What should be of great interest to our customers is whether or not we are still acting like we are in business. In response, and the short answer is, that we had 154 people on the payroll last week. And I am hoping that they were all working. We do not want to get to technical here. This is about fully staffed for us. Come summer when pachysandra season is going strong—July through September—we will try to get another 20 or so people on. I do not know if that makes us a little time, a medium time, or a big time operation. What it means is that we produce one and a half million number one pots of perennials a year, which is about half of our market. The other half is tray material—groundcovers and grass/perennial liners.

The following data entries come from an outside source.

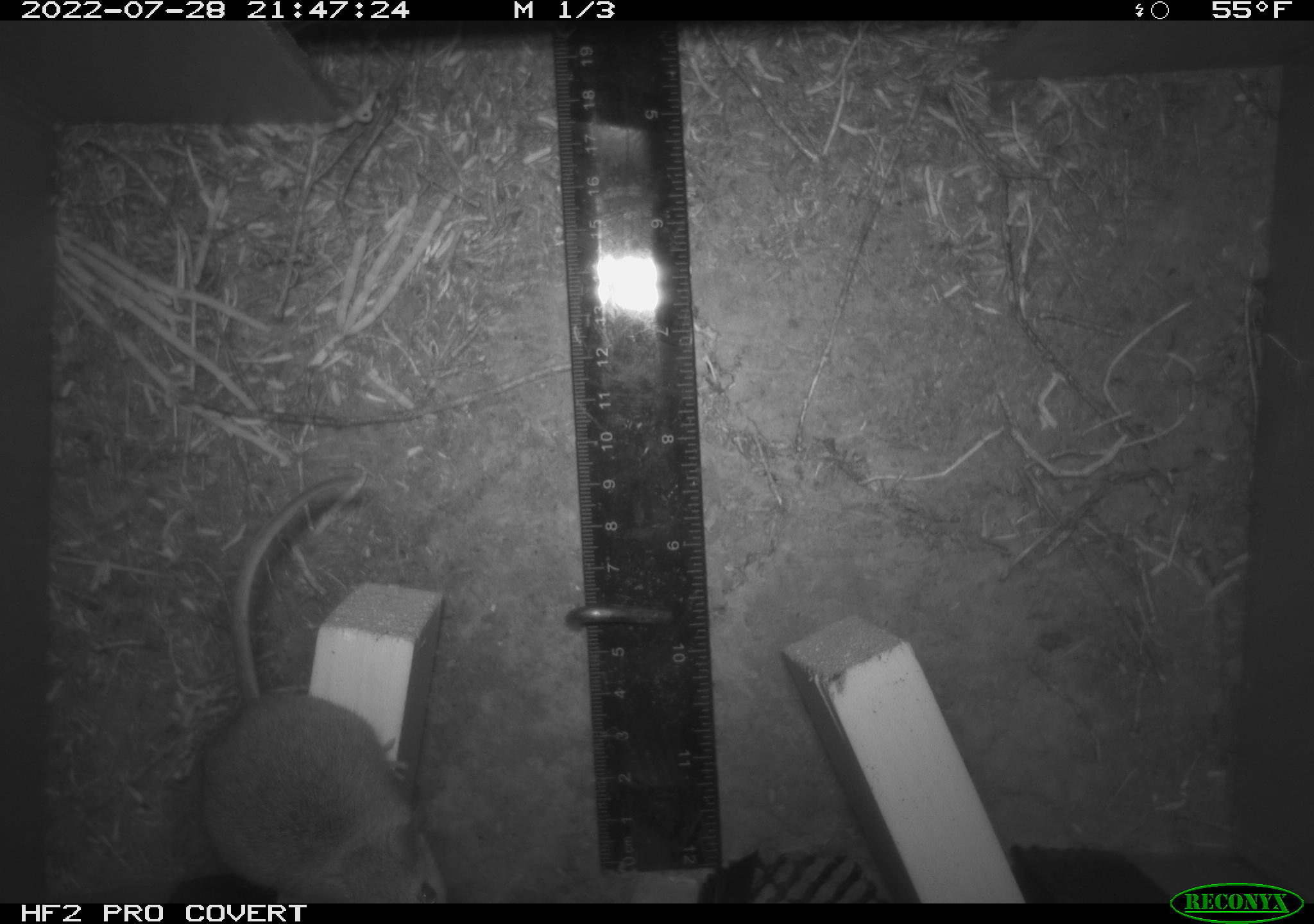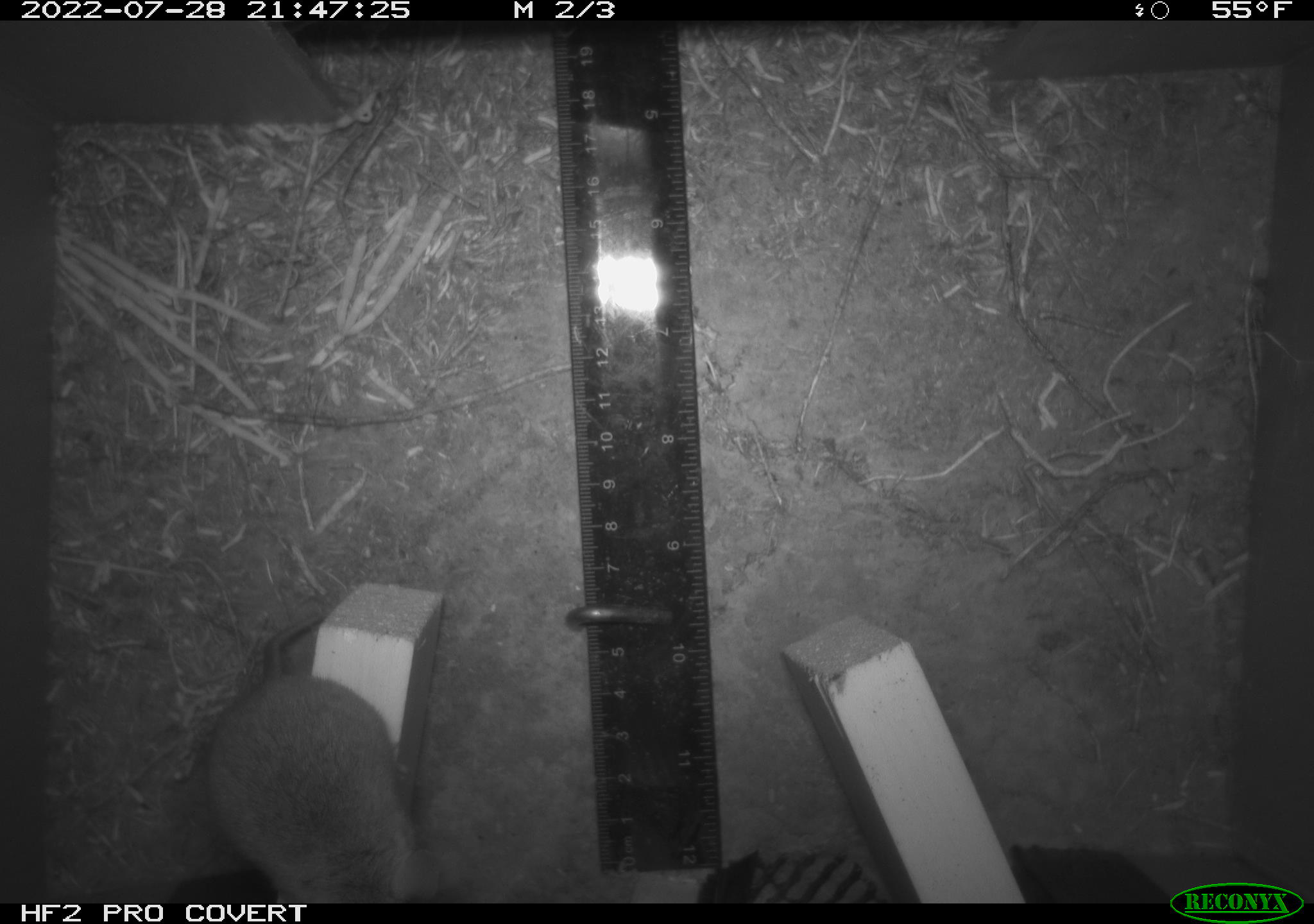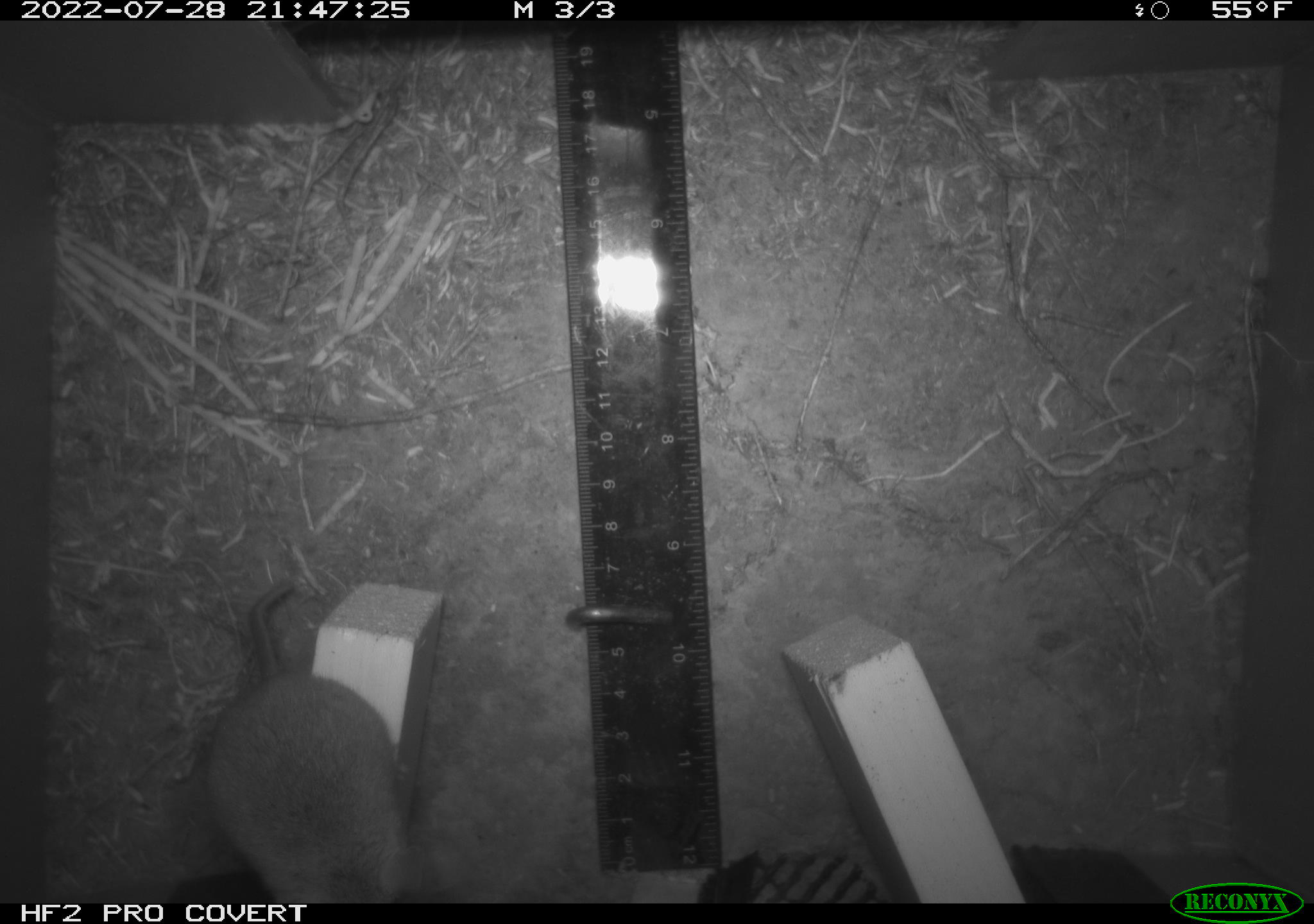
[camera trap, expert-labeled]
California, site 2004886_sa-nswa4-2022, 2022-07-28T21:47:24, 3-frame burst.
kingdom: Animalia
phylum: Chordata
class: Mammalia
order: Rodentia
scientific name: Rodentia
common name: rodent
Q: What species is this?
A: Rodent (Rodentia).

Being as we think we are big time we now have a social media person on the staff. We think that puts us over into the big time category. The fact that I have never looked at our social media presence makes things a little awkward and now I worry about it. One of the things that I think our computer internet presence does is to provide real time inventory updates. I was happily thinking about this the other day when I broke into a cold sweat thinking that all of this work might be costing us sales. And the reason is because we are continuously potting up containers from February one on through November one and so our real time inventory does not show what we will have a month down the road and the customer may think that we are about to run out of product. That would make me feel real bad, if all of our work ended up sending out the wrong message.
Therefore, try to think like we do for a few minutes—we are always analyzing the historic market and trying to remember when we ran short of inventory and taking that into account. I know it is cheating, but if anyone knows of their plant needs a few weeks or months in advance, we can use that information.

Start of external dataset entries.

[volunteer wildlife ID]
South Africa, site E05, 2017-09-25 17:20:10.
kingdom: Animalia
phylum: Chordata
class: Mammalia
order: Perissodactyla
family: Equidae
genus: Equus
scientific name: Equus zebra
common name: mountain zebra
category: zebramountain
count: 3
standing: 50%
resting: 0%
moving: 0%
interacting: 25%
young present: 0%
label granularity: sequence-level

Speaking of groundcovers, that has been a volatile market. When it hit the market a few years ago we were growing Houttuynia cordata ‘Variegata’ like mad and then our conscience started to bother us (the fact that the market died about the same time made that easier to do) and so we have dropped it. The same with Aegopodium podagraria ‘Variegatum’ which we used to not be able to grow enough of. And now we are looking at way too much Waldsteinia ternata. At least it is not a garden terror like the previously mentioned plants. A few years ago we got a big custom grow order for the native form of this plant, known either as Geum fragarioides or Waldsteinia fragariodes. And so I made a big cutting bed to be ready for the massive demand that we expect for native plants; and the fact that we cannot tell the two varieties—European and native—apart was hopefully not a detriment. No one, and I mean no one has figured out how attractive this plant should be. It should be a hot seller, Geum fragarioides is a native, its common name is Appalachian barren strawberry, and North Creek says that it is carefree. We need to hire whomever they have who writes these descriptions. We are turning our left over Waldsteinia into a very large cutting bed in some obscure corner of the farm for in case we get that happy confluence of events, that lining up of the stars, that long hoped for miracle, of someone with both money and no taste showing up. In the meantime we are here working like there is no virus, no political turmoil, no government going broke, nothing, everything normal.